I leapt off the end of the porch and sprinted across the lawn to the pool, managing to catch up and then bypassed Ben. I stripped down to my bathing suit and dove into the water before he even reached the gate.
“Be sure to toss me one of those floats when you have them ready,” I yelled at him, backstroking the length of the pool. “And don’t forget to turn on the pool lights.”
We floated on our rafts under the glow of the full moon. The tree frogs croaked and the crickets chirped, competing every now and then with the putt-putt of an outboard motor as it made it’s way past our property. Too much time had passed since I’d spent such an evening at the river. It was as lovely as it was bittersweet.
“Is it just me or is it impossible to be here and not think of Yabba?”
Ben rolled over onto his stomach, but when his float started to sink, he flipped back over again. “It would be easier for us to deal with her death if we lived down here all the time, but since we don’t face the things that remind us of her on a daily basis, it’ll take us longer to sort through our grief.”

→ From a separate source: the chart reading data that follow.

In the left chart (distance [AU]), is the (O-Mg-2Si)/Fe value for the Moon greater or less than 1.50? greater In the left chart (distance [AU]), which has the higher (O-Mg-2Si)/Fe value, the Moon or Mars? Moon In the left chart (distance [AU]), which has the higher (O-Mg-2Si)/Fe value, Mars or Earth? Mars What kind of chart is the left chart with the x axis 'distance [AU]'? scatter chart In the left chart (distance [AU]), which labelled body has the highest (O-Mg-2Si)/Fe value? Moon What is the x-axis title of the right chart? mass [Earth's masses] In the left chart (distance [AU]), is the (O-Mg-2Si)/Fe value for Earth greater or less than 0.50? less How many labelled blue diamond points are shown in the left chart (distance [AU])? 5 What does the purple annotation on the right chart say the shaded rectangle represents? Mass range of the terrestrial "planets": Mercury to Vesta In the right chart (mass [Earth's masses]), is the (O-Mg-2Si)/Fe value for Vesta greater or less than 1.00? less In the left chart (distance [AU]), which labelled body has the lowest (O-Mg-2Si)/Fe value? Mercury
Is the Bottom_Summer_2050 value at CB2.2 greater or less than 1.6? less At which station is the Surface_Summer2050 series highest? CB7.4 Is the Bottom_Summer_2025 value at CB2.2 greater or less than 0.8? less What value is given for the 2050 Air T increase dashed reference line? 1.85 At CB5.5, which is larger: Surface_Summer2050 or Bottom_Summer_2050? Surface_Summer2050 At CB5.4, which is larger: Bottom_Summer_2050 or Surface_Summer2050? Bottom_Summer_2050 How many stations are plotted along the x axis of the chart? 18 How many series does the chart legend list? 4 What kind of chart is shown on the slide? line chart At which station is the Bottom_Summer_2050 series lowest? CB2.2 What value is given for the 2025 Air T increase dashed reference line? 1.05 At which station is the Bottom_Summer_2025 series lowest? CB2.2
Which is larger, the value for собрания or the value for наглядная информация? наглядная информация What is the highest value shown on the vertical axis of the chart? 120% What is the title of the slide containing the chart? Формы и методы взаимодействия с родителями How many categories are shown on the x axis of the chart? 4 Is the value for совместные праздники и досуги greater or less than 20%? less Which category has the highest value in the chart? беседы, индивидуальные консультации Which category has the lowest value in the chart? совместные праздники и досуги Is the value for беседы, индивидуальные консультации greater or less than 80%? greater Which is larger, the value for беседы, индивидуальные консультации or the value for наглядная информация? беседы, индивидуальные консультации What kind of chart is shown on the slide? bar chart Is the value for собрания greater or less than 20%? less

“It seems like all I’ve done this summer is think about her, but it’s ten times worse being here now. Her death is so fresh, like it happened yesterday instead of four months ago.”
“It sucks, doesn’t it?” Ben climbed out of the pool. “I’ll be back in a minute.”
He grabbed a couple of towels out of the pool house, then tossed one on a nearby lounge chair for me and wrapped the other one around his waist. He snuck around the front of the house and down the hill toward the tackle room, returning a minute later with an armload of beers.
“Well, aren’t you the boss?” I said, paddling over to the side of the pool nearest him.
He popped the top off two beers and handed one to me. “Cheers,” he said, holding his bottle out to mine.
I tapped his bottle once and then again. “To new beginnings.”
Ben set his bottle down on the edge of the pool and cannonballed into the water. He swam back over to the side next to me. “George has every right to be pissed off at those girls for what they did to Yabba, but at least George had the sense to hit a tree instead of one of them. I have no excuse for what I did to you, Kitty, only that I let my anger get the best of me because of the drugs. I reached for whatever I could find to make me feel better, to help me forget. I wanted to be numb, to exist on planet oblivion. Alcohol was effective for a while, but then I needed something more, something stronger. And it snowballed from there.”
“I understand, Ben, and I admire how hard you’ve worked to make amends and get your life back on-track.”
He hung his head. “If you want to know the truth, I’m scared to death of what’s going to happen when I go back to school.”
“What do you mean?” I asked, bracing myself. In order for Ben and me to finally put everything behind us and start fresh, we needed to talk about Emma. Only I wasn’t ready for it yet. Our new bond was way too fragile.